TEXT BLOCK:
Utility jobs
You can use the Data Catalog utility tools to update dashboards, and troubleshoot discovery and metadata details. Extended profiling generates resource metadata used for discoveries that reside in the discovery cache. Use the following tools to troubleshoot specific data in the discovery cache for qualifying discovery operations, updating dashboards, and resolving metadata inconsistencies.
To open Tools from any page, select the Tools icon in the left toolbar of the navigation pane. The Tools page opens.
Tools include:
Maintaining the discovery cache (DiscoveryCacheCompactor)
Removes unused MapFile directories and merges small MapFile directories. It is a distributed replacement for
RepoCacheMaintenance
.
Run a Data Rationalization job
Reports details about duplicated and overlapping data. Use this utility to populate the Data Rationalization dashboard.
Use this tool to encrypt your plain text values for use in a Data Catalog configuration.
Utils
You can perform the following actions on CSV files:
- Export all the lineages (ExportLineage)
- Import all lineages (ImportLineage)
The output size from some of these utilities may be large. As a best practice, you should redirect the console output to a temporary file.
Maintaining the discovery cache
As a best practice, you should maintain the discovery cache by removing unused MapFile directories and merging small MapFile directories. The Data Catalog discovery cache is a repository containing large properties of entities generated during profiling and term propagation. Large properties are used in term propagation, lineage discovery, and in some instances regular expression evaluation.
The location and content of the discovery cache are controlled by configuration settings made in the Configurations user interface page. To change a configuration setting, go to Management and click View Configuration on the Configuration card. Then enter a keyword in the search box to search for a specific configuration setting.

DATA SEGMENT:
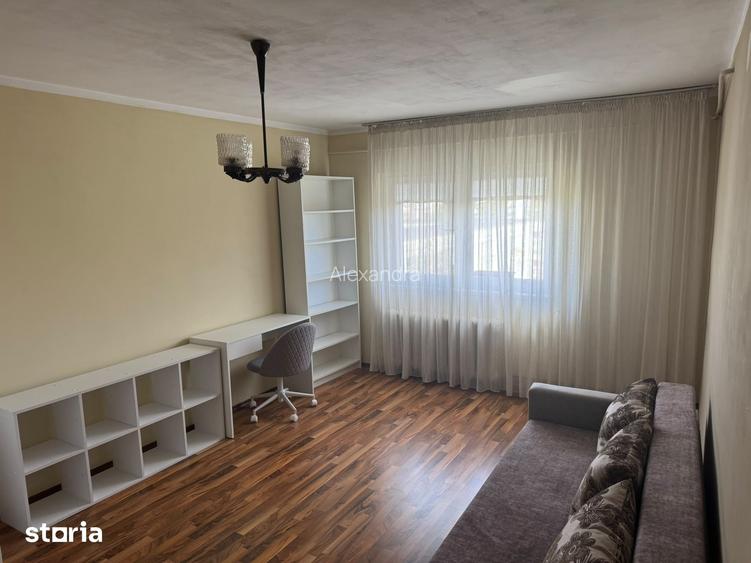 Apartament 2 camere, balcon, Gheorgheni-Interservisan, Cluj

TASKS:
• 1. Decide whether each statement agrees with the text on Data Catalog utility jobs, answering yes or no and quoting the words of the text that settle it: (a) DiscoveryCacheCompactor is a distributed replacement for RepoCacheMaintenance; (b) the Tools icon sits in the right toolbar of the navigation pane; (c) the Data Rationalization job is used to populate the Data Rationalization dashboard.
• 2. According to the text on Data Catalog utility jobs, what does the discovery cache contain?
• 3. Continue the text on Data Catalog utility jobs from the point where it stops.
The data shown above was taken from a different source than the text on Data Catalog utility jobs.

RESPONSES:
• 1.
(a) Yes: "It is a distributed replacement for RepoCacheMaintenance"
(b) No: "select the Tools icon in the left toolbar of the navigation pane"
(c) Yes: "Use this utility to populate the Data Rationalization dashboard."

• 2. Large properties of entities generated during profiling and term propagation.

• 3.
URI for discovery cache metadata store
Defines the URI of the discovery cache metadata files. Its default value is
s3a://ldc-discovery-cache
. You should configure large properties only on the default agent.Relative location for a large properties metadata store
Defines the location relative to the large properties URI for a large properties metadata store. Its default value is "/".
You should change the URI and location to fit your environment, and both should be accessible by the users running jobs.
The large properties of data resources and term propagation information in the discovery cache are stored in the resource_lp and tag_lp directories.
To view the metadata for term and large properties, enter the following command:
$ hdfs dfs -ls /user/ldcuser/.ldc_hdfs_metadata/
The output is similar to the following example:
$ hdfs dfs -ls /user/ldcuser/.ldc_hdfs_metadata/ Found 3 items drwxr-xr-x - ldcuser ldcuser 0 2021-09-28 05:25 /user/ldcuser/.ldc_hdfs_metadata/Built-in_Terms drwxr-xr-x - ldcuser ldcuser 0 2021-09-28 05:45 /user/ldcuser/.ldc_hdfs_metadata/resource_lp drwxr-xr-x - ldcuser ldcuser 0 2021-09-28 05:45 /user/ldcuser/.ldc_hdfs_metadata/tag_lp $
Each directory contains the map files with generated unique names.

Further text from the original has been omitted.